-- Start QUOTED PASSAGE --
ONE >>> TWO >>> THREE >>> MORE


Step 1Find a motif
(10 min)
You will look around the building. Select one element that inspires you as a motif.  Take some pictures. 



Step 2Observation & Visual analysis
(15 min)
Translate your motif into a few quick visual sketches. This step is about seeing better, not perfect drawings. No pressure, no overthinking, no perfectionism, just fast visual notes.

Considerations:
  1. What is the dominant gesture you see? (line / curve / angle / dot / texture)
  2. Where is the rhythm? (repeated units / spacing / irregular beat)
  3. What is the scale feel? delicate vs. chunky; tight vs. airy.
  4. What is the attitude? (playful / loud / calm / strict / soft /  mechanical)
  5. How about color? 




Step 3Make a stroke family
(40min)
Expand your sketch to a stroke family (12 pieces). The strokes will work together, connecting to each other to build letters. (e.g. map tiles in map design; furniture joints)
-- End QUOTED PASSAGE --
-- Start DATASET CONTENT --
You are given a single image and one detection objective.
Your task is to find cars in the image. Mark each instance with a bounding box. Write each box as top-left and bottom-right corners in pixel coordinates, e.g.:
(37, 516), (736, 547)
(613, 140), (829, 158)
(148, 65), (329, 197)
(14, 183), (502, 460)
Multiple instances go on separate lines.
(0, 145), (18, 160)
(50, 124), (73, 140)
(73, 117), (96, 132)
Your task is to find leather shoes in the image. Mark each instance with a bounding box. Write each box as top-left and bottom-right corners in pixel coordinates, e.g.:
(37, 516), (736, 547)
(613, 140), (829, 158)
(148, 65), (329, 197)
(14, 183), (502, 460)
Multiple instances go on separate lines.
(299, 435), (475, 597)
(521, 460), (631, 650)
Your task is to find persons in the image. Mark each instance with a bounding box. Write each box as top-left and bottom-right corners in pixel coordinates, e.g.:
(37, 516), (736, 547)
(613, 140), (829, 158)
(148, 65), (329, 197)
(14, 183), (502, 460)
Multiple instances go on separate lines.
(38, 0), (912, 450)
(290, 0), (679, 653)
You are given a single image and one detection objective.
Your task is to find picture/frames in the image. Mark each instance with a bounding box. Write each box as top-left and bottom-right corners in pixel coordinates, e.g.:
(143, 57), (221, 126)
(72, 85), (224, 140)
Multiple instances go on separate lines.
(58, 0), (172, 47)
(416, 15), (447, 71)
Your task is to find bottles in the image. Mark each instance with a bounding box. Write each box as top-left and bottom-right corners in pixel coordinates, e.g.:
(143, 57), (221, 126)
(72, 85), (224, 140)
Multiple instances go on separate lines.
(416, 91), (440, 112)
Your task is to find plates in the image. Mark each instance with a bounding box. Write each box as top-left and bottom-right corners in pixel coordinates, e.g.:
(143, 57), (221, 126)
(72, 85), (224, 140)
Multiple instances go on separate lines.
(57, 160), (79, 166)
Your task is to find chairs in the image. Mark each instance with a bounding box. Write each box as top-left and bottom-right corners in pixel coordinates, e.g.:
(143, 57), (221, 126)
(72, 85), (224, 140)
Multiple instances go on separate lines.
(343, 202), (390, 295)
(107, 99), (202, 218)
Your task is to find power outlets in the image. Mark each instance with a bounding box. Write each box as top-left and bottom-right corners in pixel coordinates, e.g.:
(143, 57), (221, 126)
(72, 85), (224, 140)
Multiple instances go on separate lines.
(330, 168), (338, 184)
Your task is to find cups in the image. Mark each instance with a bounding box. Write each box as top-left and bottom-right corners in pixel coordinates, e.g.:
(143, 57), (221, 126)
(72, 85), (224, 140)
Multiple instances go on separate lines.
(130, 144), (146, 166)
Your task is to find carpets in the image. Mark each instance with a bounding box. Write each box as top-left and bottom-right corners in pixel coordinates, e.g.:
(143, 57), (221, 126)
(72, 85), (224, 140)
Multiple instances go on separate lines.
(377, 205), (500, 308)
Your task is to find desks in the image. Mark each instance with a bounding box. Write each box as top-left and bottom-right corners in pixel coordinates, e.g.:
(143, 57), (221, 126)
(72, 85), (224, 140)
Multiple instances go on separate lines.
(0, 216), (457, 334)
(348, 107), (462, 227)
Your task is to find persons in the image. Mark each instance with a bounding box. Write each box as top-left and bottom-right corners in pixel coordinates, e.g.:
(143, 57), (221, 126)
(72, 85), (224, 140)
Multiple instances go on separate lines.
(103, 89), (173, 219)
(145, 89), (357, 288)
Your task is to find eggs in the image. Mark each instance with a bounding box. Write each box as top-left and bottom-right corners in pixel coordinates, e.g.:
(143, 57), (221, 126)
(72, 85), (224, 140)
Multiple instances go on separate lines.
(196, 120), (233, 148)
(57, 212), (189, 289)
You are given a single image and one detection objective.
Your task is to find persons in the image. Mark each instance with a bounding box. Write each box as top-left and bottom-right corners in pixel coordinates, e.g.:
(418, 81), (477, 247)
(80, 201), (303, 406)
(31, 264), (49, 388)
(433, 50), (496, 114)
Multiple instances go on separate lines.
-- End DATASET CONTENT --
## WRITTEN REQUEST
In the workshop steps, how many pieces should the stroke family contain?

## FINAL RESULT
Twelve pieces.